Data records

□ □ □ □

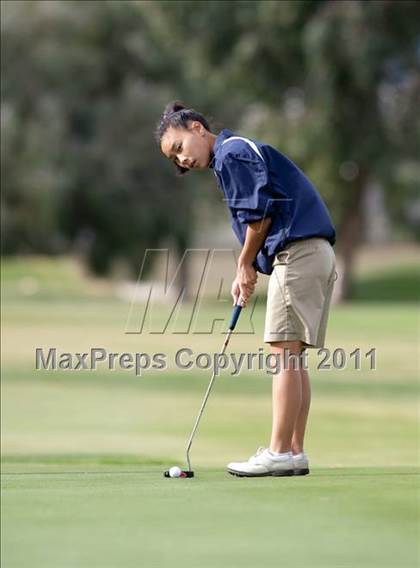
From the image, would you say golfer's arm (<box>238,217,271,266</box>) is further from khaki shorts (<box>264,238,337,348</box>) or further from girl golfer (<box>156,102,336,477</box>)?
khaki shorts (<box>264,238,337,348</box>)

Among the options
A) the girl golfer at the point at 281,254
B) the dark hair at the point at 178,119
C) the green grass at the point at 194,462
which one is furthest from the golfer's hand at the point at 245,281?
the green grass at the point at 194,462

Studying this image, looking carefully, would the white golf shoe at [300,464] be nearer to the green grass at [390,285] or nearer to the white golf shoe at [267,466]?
the white golf shoe at [267,466]

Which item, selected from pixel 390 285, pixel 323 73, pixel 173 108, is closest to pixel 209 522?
pixel 173 108

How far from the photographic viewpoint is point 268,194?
594cm

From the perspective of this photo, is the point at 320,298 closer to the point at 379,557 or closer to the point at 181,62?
the point at 379,557

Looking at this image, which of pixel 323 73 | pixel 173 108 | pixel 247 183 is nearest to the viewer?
pixel 247 183

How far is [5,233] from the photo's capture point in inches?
1950

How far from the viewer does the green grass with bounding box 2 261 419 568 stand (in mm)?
4250

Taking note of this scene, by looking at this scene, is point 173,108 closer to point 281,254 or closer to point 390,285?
point 281,254

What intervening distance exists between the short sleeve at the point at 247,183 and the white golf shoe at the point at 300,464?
42.5 inches

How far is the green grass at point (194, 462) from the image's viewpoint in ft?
13.9

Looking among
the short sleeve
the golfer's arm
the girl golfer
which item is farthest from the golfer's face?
the golfer's arm

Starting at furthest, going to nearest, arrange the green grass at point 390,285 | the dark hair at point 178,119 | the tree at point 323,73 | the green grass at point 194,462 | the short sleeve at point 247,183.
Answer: the green grass at point 390,285
the tree at point 323,73
the dark hair at point 178,119
the short sleeve at point 247,183
the green grass at point 194,462

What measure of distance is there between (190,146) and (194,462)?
3.67 metres
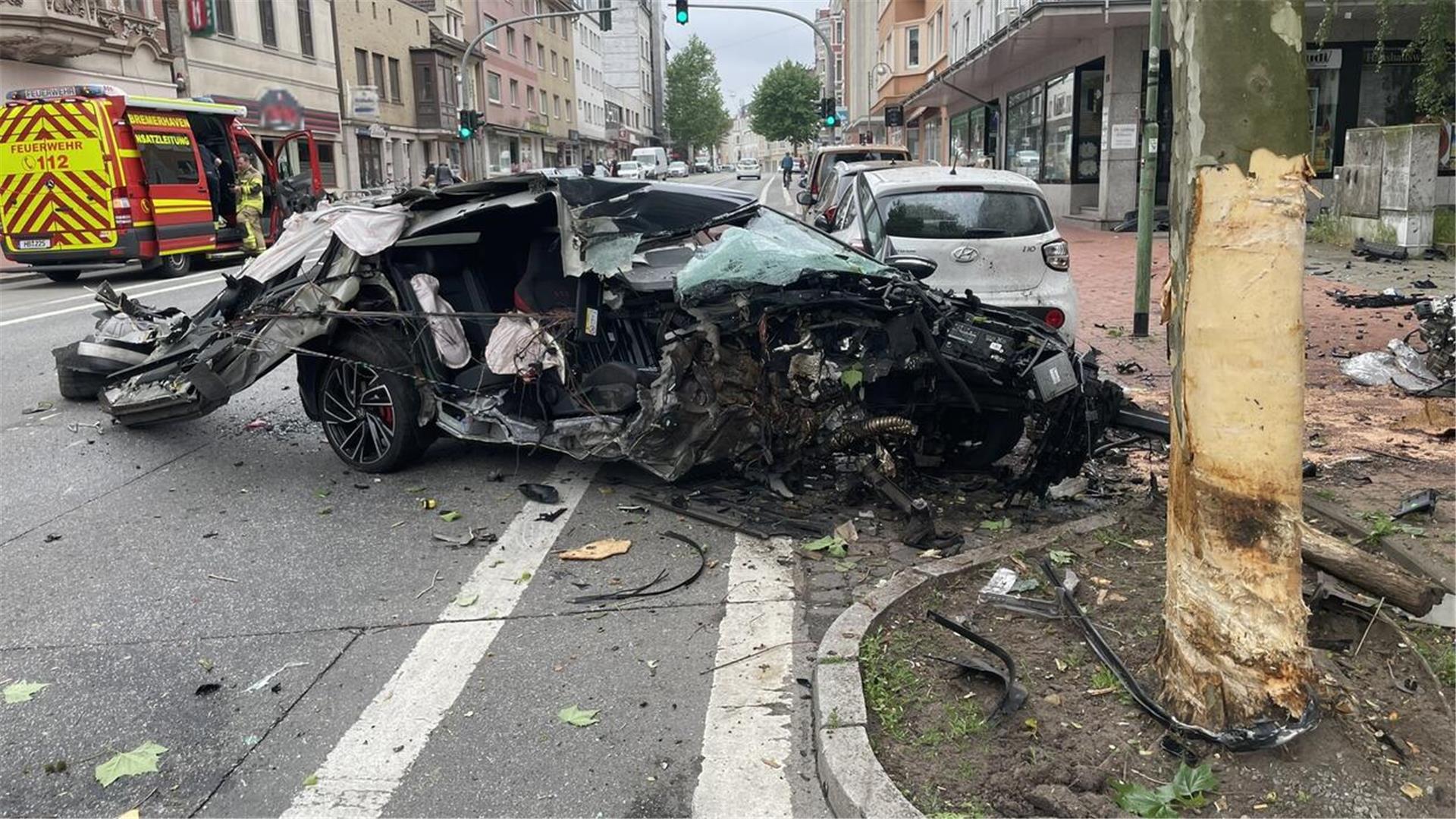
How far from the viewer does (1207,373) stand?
2855 millimetres

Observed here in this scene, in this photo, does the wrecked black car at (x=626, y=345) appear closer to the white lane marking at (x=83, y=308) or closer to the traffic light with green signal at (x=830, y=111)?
the white lane marking at (x=83, y=308)

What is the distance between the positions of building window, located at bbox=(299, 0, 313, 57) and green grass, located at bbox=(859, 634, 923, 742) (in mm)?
37505

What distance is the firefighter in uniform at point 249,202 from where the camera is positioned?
19141 millimetres

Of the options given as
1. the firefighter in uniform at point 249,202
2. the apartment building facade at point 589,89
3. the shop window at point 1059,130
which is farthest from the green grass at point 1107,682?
the apartment building facade at point 589,89

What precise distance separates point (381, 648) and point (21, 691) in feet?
4.02

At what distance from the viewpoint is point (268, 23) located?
33656 mm

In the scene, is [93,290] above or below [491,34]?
below

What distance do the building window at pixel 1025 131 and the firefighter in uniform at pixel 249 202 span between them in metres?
18.7

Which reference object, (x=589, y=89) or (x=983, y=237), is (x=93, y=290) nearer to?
(x=983, y=237)

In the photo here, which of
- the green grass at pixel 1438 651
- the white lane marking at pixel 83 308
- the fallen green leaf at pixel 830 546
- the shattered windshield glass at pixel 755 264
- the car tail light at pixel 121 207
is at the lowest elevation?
the fallen green leaf at pixel 830 546

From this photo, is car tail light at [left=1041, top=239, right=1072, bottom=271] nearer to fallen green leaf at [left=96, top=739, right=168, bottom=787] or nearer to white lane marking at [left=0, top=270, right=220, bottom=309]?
fallen green leaf at [left=96, top=739, right=168, bottom=787]

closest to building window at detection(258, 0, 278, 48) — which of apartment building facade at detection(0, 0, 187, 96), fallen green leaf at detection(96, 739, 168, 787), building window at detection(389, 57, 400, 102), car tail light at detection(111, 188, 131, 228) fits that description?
apartment building facade at detection(0, 0, 187, 96)

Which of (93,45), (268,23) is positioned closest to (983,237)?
(93,45)

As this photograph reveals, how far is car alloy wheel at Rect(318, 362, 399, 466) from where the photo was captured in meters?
6.27
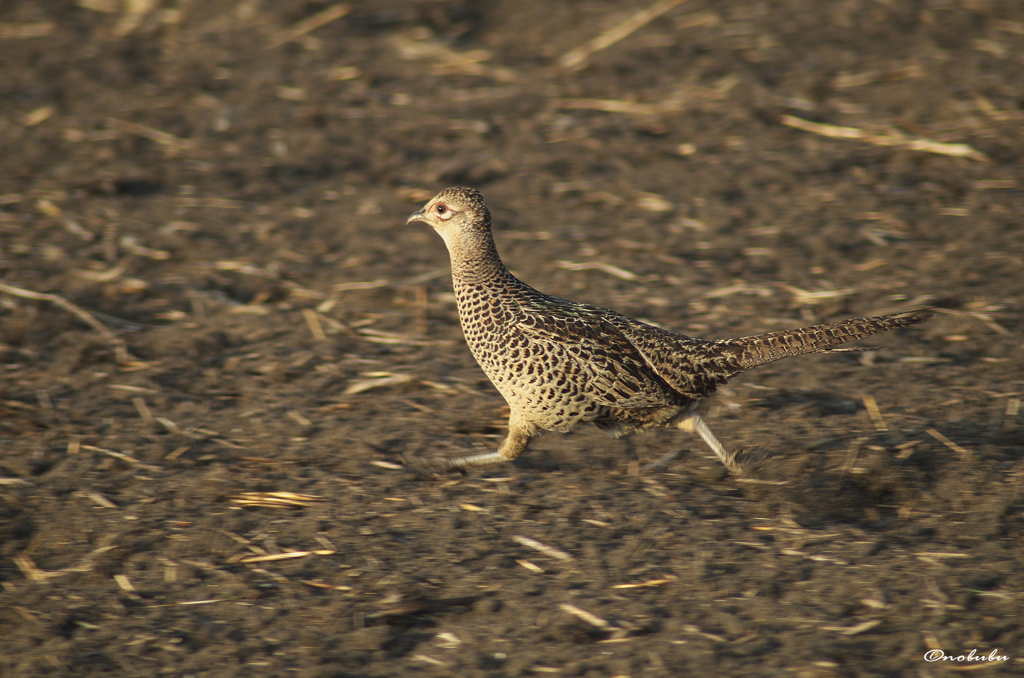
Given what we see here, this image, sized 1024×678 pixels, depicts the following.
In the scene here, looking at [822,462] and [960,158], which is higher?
[960,158]

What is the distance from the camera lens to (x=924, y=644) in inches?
130

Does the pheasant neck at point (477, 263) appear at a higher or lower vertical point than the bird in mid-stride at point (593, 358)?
higher

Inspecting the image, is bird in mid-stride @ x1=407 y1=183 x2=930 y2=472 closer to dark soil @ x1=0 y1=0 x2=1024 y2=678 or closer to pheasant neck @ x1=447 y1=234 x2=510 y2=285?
pheasant neck @ x1=447 y1=234 x2=510 y2=285

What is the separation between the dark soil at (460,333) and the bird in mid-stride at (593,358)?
1.03ft

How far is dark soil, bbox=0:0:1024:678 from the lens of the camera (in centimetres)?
355

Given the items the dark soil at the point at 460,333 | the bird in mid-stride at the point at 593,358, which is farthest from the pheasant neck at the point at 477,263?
the dark soil at the point at 460,333

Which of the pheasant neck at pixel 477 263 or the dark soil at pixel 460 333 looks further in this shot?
the pheasant neck at pixel 477 263

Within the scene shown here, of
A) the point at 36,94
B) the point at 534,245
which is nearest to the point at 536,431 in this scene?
the point at 534,245

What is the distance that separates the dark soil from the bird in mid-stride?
0.32 m

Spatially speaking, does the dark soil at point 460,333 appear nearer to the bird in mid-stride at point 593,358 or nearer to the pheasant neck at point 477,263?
the bird in mid-stride at point 593,358

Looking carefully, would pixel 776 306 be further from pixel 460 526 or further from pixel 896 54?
pixel 896 54

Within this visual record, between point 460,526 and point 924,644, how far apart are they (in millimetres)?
1932

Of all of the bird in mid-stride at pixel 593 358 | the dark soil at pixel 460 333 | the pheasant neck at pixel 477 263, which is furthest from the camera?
the pheasant neck at pixel 477 263

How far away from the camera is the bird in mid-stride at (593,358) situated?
4398mm
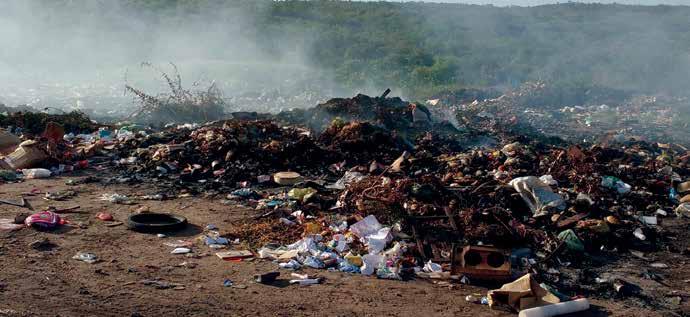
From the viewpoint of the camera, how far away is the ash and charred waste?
497 centimetres

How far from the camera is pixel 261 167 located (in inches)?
314

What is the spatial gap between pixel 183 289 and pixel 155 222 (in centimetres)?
172

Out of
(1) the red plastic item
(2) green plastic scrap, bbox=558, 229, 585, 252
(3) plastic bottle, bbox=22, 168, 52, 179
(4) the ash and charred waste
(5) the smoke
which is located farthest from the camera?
(5) the smoke

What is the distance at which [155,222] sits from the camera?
5.76 metres

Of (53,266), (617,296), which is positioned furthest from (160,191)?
(617,296)

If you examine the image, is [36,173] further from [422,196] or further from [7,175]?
[422,196]

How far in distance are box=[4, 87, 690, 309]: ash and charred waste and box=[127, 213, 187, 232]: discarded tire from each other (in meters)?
0.51

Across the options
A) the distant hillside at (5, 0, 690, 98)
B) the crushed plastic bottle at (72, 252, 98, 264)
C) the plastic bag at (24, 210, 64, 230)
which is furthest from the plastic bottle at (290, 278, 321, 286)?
the distant hillside at (5, 0, 690, 98)

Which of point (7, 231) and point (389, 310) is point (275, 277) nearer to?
point (389, 310)

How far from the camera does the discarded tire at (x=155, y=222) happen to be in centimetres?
554

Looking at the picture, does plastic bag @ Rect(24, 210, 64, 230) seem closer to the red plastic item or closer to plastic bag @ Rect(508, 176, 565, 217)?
the red plastic item

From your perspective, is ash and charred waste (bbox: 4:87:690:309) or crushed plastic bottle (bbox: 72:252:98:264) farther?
ash and charred waste (bbox: 4:87:690:309)

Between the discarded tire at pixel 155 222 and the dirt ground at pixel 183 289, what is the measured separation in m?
0.09

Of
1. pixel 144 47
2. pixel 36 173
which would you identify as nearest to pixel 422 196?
pixel 36 173
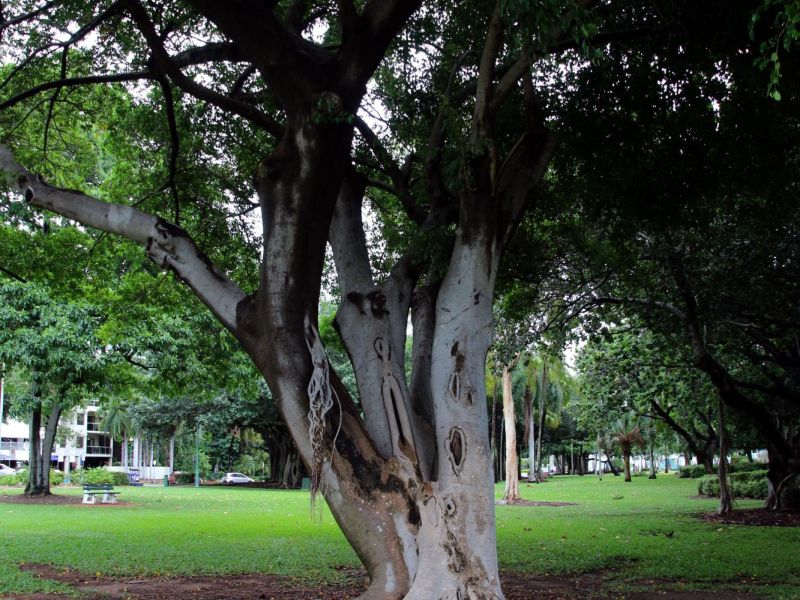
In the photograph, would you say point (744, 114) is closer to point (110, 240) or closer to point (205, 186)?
point (205, 186)

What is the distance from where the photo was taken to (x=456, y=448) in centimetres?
642

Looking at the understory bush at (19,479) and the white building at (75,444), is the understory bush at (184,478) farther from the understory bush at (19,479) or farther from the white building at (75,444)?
the white building at (75,444)

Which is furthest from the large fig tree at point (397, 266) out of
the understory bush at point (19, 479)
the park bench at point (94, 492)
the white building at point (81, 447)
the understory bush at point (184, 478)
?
the white building at point (81, 447)

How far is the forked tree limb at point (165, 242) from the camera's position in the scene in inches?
280

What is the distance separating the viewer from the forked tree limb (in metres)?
7.11

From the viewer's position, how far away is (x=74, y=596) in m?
8.22

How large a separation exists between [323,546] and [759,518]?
1111 centimetres

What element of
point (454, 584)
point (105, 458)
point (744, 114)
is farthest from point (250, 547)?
point (105, 458)

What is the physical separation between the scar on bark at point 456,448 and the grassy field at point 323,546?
4.19 feet

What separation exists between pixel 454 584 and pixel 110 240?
9.63 metres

□ □ □ □

Written exercise:
Give back, unchanged, every line from the one with "In the photograph, would" to the end of the entries above.

Exercise output:
In the photograph, would you say point (744, 114) is closer to point (110, 240) or closer to point (205, 186)?
point (205, 186)

What is the distance from where the photo was taken to (x=456, y=448) in centimetres?
642

Looking at the understory bush at (19,479) and the white building at (75,444), is the understory bush at (184,478) farther from the understory bush at (19,479) or farther from the white building at (75,444)?
the white building at (75,444)

Which is furthest from the large fig tree at point (397, 266) out of
the understory bush at point (19, 479)
the park bench at point (94, 492)
the white building at point (81, 447)
the understory bush at point (184, 478)
?
the white building at point (81, 447)

How far is the forked tree limb at point (165, 242) from the camera's position in the scene in inches?
280

What is the distance separating the viewer from the forked tree limb (in metres)?
7.11

From the viewer's position, how far away is (x=74, y=596) in m?
8.22

How large a separation exists between [323,546] and [759,518]?
1111 centimetres

What element of
point (454, 584)
point (105, 458)
point (744, 114)
is farthest from point (250, 547)?
point (105, 458)

What is the physical separation between the scar on bark at point 456,448 and the grassy field at point 323,546?
4.19 feet

What separation exists between pixel 454 584 and pixel 110 240?
9.63 metres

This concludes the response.